Alana Davis

Alana Davis

If Alana Davis’s first album, her 1997 debut Blame It On Me, established her as a new singer/songwriter to be reckoned with (Time Magazine picked it as one of the year’s five best), her new album, Fortune Cookies marks the triumphant return of one of the most illuminating voices in pop. The new album is an acoustically driven, funked-up masterpiece, with Davis’s signature vocal ache enlivening each song.

It comes at a time when Alana, herself, may be crowned as music’s most alluring female songsmith. She laughs off such a notion, preferring instead, to use the title of her second album for cover. “A lot of these songs are so heavy. I liked the idea of fortune cookies because they have the ability to grant you something that could make you think or enlighten you in some way. Or they can just make you laugh. Believe me, I’ve saved a few over the years and tucked them away in my wallet.”

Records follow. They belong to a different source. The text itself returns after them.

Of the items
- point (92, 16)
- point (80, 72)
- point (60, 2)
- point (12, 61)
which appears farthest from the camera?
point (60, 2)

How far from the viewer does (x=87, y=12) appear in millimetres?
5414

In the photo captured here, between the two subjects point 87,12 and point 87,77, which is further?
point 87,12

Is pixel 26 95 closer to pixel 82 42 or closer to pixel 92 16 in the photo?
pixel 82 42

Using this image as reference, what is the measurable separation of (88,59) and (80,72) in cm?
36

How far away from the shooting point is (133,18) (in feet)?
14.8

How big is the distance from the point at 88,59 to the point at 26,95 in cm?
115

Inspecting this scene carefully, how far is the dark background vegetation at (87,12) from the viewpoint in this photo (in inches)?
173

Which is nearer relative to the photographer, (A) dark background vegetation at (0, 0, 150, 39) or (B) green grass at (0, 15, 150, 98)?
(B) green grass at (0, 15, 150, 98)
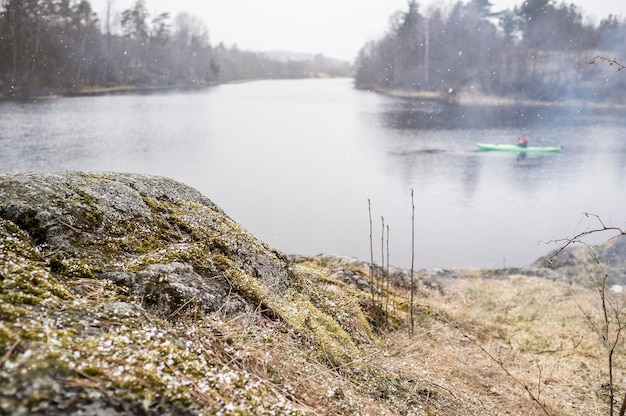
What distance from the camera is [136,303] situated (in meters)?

Whether it’s the breathless shuffle of “I Want You,” or the dreamy effortlessness of “When You Became King,” Davis’s ability to weave indelible lyrics around evocative, shimmering guitar licks comes shining through. “Anybody who plays simple rhythm guitar is a friend of mine,” she laughs. “Richie Havens, Bill Withers – you name them.” The latter song, she recalls, was influenced by the previous generation’s female singing/songwriting hero. “It’s a particular fingerpicking pattern that I learned to copy from Joni Mitchell’s records when I learned to play back in college. It’s so fun to do. I wrote it without ever really intending that it become a song. I was sort of exercising and playing. It had a nice feel to it.”

That kind of honest immediacy penetrates every groove of Fortune Cookies. “Some of the lyrics I even wrote in the studio. I wanted the album to sound fresh. What you’re getting is me, right now. I’m pretty happy with that.”

Collaborator and friend Ed Tuton (he helmed Blame It On Me) produced most of the tracks on the new disc. The easy give and take of their relationship created the kind of environment where Alana could trust her deepest instincts. “It’s very natural working with him. He helped keep the songs pure. He has a wonderful way of helping me get to just what I’m thinking and feeling. That’s important when you’re working with songs that are very personal. You want them to wear on you like an old coat or something.”

Alana also enlisted sought after producers The Neptunes to produce a track with her, the funky “Bye Bye (AKA My Life)”. “I realized a lot of songs that I was liking on the radio were songs that they had a hand in. Originally, they were going to do a remix but they have a way of sounding so different, when they came in I said ‘let’s try something new.’” Perhaps the biggest surprise on the new album is Alana’s loving re-working of the 1984 hip hop gem “Friends,” by Whodini. “People always sample and cover stuff in the hip hop world. I wanted to flip the script. I used to love that song when I was a kid. I remember watching them shoot a video on a pier where I grew up off of Washington Street.”

Born and raised in New York City’s Greenwich Village, her distinctly personal style became her calling card right from the start. She was able to make Ani Di Franco’s song “32 flavors” her own on the first album by imbuing it with an equally confident phrasing. Acclaimed live jaunts with artists like Ben Harper, Blues Traveler, Ziggy Marley, and a stint on the Lilith Fair tour proved that her understated mystique could also transfer beautifully to the stage.

Still, she takes the impending release of only her second album in stride. “I try not to take myself too seriously. I’d like to think that these songs are my little fortune cookies for everybody.”